Reproduce the material word for word, beginning at the line that contains "Is man (bbox=(67, 53, 665, 681))" and continuing through the end of the material.

═════ Dataset rows ═════

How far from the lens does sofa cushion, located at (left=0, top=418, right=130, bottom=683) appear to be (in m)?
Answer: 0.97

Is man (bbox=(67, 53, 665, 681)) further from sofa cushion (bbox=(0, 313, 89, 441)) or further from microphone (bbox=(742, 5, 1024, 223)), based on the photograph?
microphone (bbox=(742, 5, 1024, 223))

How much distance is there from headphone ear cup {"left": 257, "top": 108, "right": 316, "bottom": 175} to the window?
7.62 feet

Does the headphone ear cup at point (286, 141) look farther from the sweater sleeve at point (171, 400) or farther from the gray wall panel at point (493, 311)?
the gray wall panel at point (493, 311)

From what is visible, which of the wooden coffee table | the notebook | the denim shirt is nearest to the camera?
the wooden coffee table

═════

- Answer in full:
Is man (bbox=(67, 53, 665, 681)) further from sofa cushion (bbox=(0, 313, 89, 441)) or further from microphone (bbox=(742, 5, 1024, 223)), based on the photograph?
microphone (bbox=(742, 5, 1024, 223))

How much distance is there from headphone ear cup {"left": 257, "top": 108, "right": 316, "bottom": 175} to the window?
7.62 feet

Does the headphone ear cup at point (286, 141) look farther from the sweater sleeve at point (171, 400) or farther from the gray wall panel at point (493, 311)?
the gray wall panel at point (493, 311)

From what is visible, which of the wooden coffee table | the notebook | the denim shirt is nearest to the camera?
the wooden coffee table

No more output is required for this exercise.